- _WHAT IS NEEDED_
Render every line of the material below as a JSON array of strings, one string per line, leaving out blank lines.

- _MATERIAL SHOWN_
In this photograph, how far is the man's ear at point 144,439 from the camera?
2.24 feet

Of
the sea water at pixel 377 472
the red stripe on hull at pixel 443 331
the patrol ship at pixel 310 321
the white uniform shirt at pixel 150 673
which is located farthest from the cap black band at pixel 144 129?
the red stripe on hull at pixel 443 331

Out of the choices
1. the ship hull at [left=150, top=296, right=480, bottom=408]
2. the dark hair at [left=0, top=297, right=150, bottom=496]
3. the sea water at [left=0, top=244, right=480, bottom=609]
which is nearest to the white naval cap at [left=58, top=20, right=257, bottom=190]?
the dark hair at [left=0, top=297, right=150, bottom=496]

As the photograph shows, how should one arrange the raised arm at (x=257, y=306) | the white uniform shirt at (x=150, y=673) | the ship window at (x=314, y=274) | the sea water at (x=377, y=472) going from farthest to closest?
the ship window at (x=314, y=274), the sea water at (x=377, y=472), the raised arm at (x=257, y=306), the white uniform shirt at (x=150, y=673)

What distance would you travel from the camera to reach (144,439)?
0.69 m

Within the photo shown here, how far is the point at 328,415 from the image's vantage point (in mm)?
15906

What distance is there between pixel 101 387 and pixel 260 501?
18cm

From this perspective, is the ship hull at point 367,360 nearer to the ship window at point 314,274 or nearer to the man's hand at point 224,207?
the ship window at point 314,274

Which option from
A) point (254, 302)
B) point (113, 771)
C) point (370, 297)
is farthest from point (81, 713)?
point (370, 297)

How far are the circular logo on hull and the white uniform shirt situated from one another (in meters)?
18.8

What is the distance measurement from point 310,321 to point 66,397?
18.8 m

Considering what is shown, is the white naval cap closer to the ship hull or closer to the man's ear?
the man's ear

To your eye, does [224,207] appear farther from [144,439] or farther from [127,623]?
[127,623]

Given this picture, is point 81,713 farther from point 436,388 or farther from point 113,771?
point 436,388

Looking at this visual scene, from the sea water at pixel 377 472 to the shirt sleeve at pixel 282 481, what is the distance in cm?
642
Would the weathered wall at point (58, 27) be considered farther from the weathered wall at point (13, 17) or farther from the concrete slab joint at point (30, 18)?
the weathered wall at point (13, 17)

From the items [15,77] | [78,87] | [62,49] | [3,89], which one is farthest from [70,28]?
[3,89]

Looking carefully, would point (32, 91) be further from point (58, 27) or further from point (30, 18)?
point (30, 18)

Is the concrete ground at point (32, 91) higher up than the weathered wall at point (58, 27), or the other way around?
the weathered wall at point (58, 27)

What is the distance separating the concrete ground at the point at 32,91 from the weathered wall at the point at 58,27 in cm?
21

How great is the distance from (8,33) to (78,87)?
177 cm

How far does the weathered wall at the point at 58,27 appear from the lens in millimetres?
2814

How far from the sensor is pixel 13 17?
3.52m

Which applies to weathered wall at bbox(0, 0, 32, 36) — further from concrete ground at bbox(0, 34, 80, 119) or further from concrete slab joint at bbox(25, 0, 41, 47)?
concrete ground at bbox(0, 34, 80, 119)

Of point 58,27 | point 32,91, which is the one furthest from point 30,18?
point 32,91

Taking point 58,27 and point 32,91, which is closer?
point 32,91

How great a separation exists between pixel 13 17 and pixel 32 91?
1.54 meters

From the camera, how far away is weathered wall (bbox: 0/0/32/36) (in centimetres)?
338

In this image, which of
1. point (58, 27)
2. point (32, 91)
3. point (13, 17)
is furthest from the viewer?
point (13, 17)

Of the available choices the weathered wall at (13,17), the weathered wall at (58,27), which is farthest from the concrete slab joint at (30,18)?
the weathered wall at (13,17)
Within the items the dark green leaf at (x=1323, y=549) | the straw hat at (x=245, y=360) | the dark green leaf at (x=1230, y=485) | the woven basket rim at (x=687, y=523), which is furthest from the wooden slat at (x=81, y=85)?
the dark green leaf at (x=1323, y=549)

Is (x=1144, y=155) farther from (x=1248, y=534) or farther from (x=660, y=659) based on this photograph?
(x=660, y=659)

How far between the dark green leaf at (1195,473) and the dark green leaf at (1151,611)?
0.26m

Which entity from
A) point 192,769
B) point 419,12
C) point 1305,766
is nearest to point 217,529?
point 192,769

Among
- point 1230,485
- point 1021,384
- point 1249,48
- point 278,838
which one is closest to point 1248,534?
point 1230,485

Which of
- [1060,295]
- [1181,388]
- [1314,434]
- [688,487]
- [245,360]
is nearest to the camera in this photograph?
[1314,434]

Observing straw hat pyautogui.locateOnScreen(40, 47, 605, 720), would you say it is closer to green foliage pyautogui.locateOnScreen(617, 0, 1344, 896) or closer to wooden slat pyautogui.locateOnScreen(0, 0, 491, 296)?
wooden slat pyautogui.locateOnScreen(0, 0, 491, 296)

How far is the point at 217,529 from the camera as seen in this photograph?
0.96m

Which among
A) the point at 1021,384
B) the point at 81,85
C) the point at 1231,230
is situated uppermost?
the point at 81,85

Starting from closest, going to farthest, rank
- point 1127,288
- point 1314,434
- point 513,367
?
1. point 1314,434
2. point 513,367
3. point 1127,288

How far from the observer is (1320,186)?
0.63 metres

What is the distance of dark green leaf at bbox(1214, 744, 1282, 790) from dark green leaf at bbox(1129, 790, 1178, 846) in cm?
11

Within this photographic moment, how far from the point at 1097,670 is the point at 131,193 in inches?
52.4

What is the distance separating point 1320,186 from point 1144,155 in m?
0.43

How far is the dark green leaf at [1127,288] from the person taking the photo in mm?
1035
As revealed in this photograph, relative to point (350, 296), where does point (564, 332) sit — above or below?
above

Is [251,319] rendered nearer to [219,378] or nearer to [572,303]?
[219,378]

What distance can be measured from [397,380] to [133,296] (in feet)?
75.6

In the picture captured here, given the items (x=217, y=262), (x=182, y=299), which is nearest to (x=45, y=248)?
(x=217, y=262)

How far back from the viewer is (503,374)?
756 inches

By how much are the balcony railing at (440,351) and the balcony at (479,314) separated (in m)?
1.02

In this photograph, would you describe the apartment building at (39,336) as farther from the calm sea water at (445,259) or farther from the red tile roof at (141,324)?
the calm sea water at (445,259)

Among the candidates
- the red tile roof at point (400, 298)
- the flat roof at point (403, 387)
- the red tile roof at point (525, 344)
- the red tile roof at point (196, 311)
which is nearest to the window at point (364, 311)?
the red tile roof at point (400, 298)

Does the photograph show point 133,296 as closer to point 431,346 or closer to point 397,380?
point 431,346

- _TASK RESULT_
[
  "In this photograph, how far is the man's ear at point 144,439 from the camera?",
  "2.24 feet",
  "Of",
  "the sea water at pixel 377 472",
  "the red stripe on hull at pixel 443 331",
  "the patrol ship at pixel 310 321",
  "the white uniform shirt at pixel 150 673",
  "which is located farthest from the cap black band at pixel 144 129?",
  "the red stripe on hull at pixel 443 331",
  "Out of the choices",
  "1. the ship hull at [left=150, top=296, right=480, bottom=408]",
  "2. the dark hair at [left=0, top=297, right=150, bottom=496]",
  "3. the sea water at [left=0, top=244, right=480, bottom=609]",
  "which is nearest to the white naval cap at [left=58, top=20, right=257, bottom=190]?",
  "the dark hair at [left=0, top=297, right=150, bottom=496]",
  "As the photograph shows, how should one arrange the raised arm at (x=257, y=306) | the white uniform shirt at (x=150, y=673) | the ship window at (x=314, y=274) | the sea water at (x=377, y=472) going from farthest to closest?",
  "the ship window at (x=314, y=274), the sea water at (x=377, y=472), the raised arm at (x=257, y=306), the white uniform shirt at (x=150, y=673)",
  "What distance would you travel from the camera to reach (144,439)?",
  "0.69 m",
  "Within the photo shown here, how far is the point at 328,415 from the image's vantage point (in mm)?",
  "15906",
  "What distance is there between pixel 101 387 and pixel 260 501?",
  "18cm",
  "From this perspective, is the ship hull at point 367,360 nearer to the ship window at point 314,274 or nearer to the man's hand at point 224,207?",
  "the ship window at point 314,274",
  "Which option from",
  "A) point (254, 302)",
  "B) point (113, 771)",
  "C) point (370, 297)",
  "is farthest from point (81, 713)?",
  "point (370, 297)",
  "How far are the circular logo on hull and the white uniform shirt situated from one another (in meters)?",
  "18.8",
  "What is the distance measurement from point 310,321 to point 66,397?",
  "18.8 m",
  "Considering what is shown, is the white naval cap closer to the ship hull or closer to the man's ear?",
  "the man's ear",
  "To your eye, does [224,207] appear farther from [144,439] or farther from [127,623]?",
  "[127,623]",
  "Given this picture, is point 81,713 farther from point 436,388 or farther from point 113,771?",
  "point 436,388",
  "Looking at this visual scene, from the sea water at pixel 377 472 to the shirt sleeve at pixel 282 481, what is the distance in cm?",
  "642",
  "Would the weathered wall at point (58, 27) be considered farther from the weathered wall at point (13, 17) or farther from the concrete slab joint at point (30, 18)?",
  "the weathered wall at point (13, 17)",
  "From the items [15,77] | [78,87] | [62,49] | [3,89], which one is farthest from [70,28]?",
  "[3,89]",
  "Looking carefully, would point (32, 91) be further from point (58, 27) or further from point (30, 18)?",
  "point (30, 18)",
  "Is the concrete ground at point (32, 91) higher up than the weathered wall at point (58, 27), or the other way around?",
  "the weathered wall at point (58, 27)",
  "What is the distance separating the concrete ground at the point at 32,91 from the weathered wall at the point at 58,27 in cm?",
  "21",
  "How great is the distance from (8,33) to (78,87)?",
  "177 cm",
  "How far does the weathered wall at the point at 58,27 appear from the lens in millimetres?",
  "2814",
  "How far from the sensor is pixel 13 17?",
  "3.52m",
  "Which applies to weathered wall at bbox(0, 0, 32, 36) — further from concrete ground at bbox(0, 34, 80, 119) or further from concrete slab joint at bbox(25, 0, 41, 47)?",
  "concrete ground at bbox(0, 34, 80, 119)",
  "Of point 58,27 | point 32,91, which is the one furthest from point 30,18?",
  "point 32,91",
  "Taking point 58,27 and point 32,91, which is closer?",
  "point 32,91",
  "How great a separation exists between pixel 13 17 and pixel 32 91?",
  "1.54 meters",
  "From the camera, how far away is weathered wall (bbox: 0/0/32/36) (in centimetres)?",
  "338",
  "In this image, which of",
  "1. point (58, 27)",
  "2. point (32, 91)",
  "3. point (13, 17)",
  "is furthest from the viewer?",
  "point (13, 17)",
  "Of the available choices the weathered wall at (13,17), the weathered wall at (58,27), which is farthest from the concrete slab joint at (30,18)?",
  "the weathered wall at (13,17)",
  "Within the items the dark green leaf at (x=1323, y=549) | the straw hat at (x=245, y=360) | the dark green leaf at (x=1230, y=485) | the woven basket rim at (x=687, y=523), which is furthest from the wooden slat at (x=81, y=85)?",
  "the dark green leaf at (x=1323, y=549)",
  "Is (x=1144, y=155) farther from (x=1248, y=534) or farther from (x=660, y=659) based on this photograph?",
  "(x=660, y=659)",
  "How far between the dark green leaf at (1195,473) and the dark green leaf at (1151,611)?",
  "0.26m",
  "Which entity from",
  "A) point 192,769",
  "B) point 419,12",
  "C) point 1305,766",
  "is nearest to point 217,529?",
  "point 192,769",
  "Among",
  "- point 1230,485",
  "- point 1021,384",
  "- point 1249,48",
  "- point 278,838",
  "which one is closest to point 1248,534?",
  "point 1230,485",
  "Which of",
  "- [1060,295]",
  "- [1181,388]",
  "- [1314,434]",
  "- [688,487]",
  "- [245,360]",
  "is nearest to the camera in this photograph?",
  "[1314,434]",
  "Observing straw hat pyautogui.locateOnScreen(40, 47, 605, 720), would you say it is closer to green foliage pyautogui.locateOnScreen(617, 0, 1344, 896) or closer to wooden slat pyautogui.locateOnScreen(0, 0, 491, 296)?",
  "wooden slat pyautogui.locateOnScreen(0, 0, 491, 296)",
  "How far is the point at 217,529 from the camera as seen in this photograph?",
  "0.96m",
  "Which among",
  "A) the point at 1021,384",
  "B) the point at 81,85",
  "C) the point at 1231,230",
  "is situated uppermost?",
  "the point at 81,85",
  "Starting from closest, going to farthest, rank",
  "- point 1127,288",
  "- point 1314,434",
  "- point 513,367",
  "?",
  "1. point 1314,434",
  "2. point 513,367",
  "3. point 1127,288",
  "How far from the observer is (1320,186)?",
  "0.63 metres",
  "What is the distance of dark green leaf at bbox(1214, 744, 1282, 790) from dark green leaf at bbox(1129, 790, 1178, 846) in cm?",
  "11",
  "Within this photographic moment, how far from the point at 1097,670 is the point at 131,193 in inches?",
  "52.4",
  "What is the distance separating point 1320,186 from point 1144,155 in m?",
  "0.43",
  "How far is the dark green leaf at [1127,288] from the person taking the photo in mm?",
  "1035",
  "As revealed in this photograph, relative to point (350, 296), where does point (564, 332) sit — above or below?",
  "above",
  "Is [251,319] rendered nearer to [219,378] or nearer to [572,303]?",
  "[219,378]",
  "What distance can be measured from [397,380] to [133,296] (in feet)?",
  "75.6",
  "In the picture captured here, given the items (x=217, y=262), (x=182, y=299), which is nearest to (x=45, y=248)?",
  "(x=217, y=262)",
  "How far back from the viewer is (503,374)?",
  "756 inches",
  "By how much are the balcony railing at (440,351) and the balcony at (479,314) separated (in m)?",
  "1.02",
  "In this photograph, would you describe the apartment building at (39,336) as farther from the calm sea water at (445,259) or farther from the red tile roof at (141,324)?",
  "the calm sea water at (445,259)",
  "Among the candidates",
  "- the red tile roof at point (400, 298)",
  "- the flat roof at point (403, 387)",
  "- the red tile roof at point (525, 344)",
  "- the red tile roof at point (196, 311)",
  "which is nearest to the window at point (364, 311)?",
  "the red tile roof at point (400, 298)",
  "Does the photograph show point 133,296 as closer to point 431,346 or closer to point 397,380?",
  "point 431,346"
]